**The problem**
Count the lines in the records below that contain the string "What", and reply with the number alone.
____ Material shown
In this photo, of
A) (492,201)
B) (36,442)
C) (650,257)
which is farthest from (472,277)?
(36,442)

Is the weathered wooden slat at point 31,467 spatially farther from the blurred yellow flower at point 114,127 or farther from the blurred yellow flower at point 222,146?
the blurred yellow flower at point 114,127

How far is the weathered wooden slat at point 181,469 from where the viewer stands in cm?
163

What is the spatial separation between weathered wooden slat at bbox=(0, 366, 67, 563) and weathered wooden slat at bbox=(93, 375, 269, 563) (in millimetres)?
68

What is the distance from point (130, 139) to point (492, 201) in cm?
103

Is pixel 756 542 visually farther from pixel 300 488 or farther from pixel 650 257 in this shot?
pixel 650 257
________
____ Material shown
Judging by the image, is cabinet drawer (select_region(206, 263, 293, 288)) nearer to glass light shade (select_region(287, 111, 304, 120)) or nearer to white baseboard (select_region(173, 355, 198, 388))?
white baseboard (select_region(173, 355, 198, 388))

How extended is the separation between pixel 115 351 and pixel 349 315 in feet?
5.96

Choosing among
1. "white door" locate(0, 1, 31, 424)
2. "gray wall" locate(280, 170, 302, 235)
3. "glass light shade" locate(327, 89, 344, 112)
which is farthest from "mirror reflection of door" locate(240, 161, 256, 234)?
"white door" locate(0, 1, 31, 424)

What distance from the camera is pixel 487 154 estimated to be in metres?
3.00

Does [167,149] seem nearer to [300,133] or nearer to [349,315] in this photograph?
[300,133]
________
**Task result**
3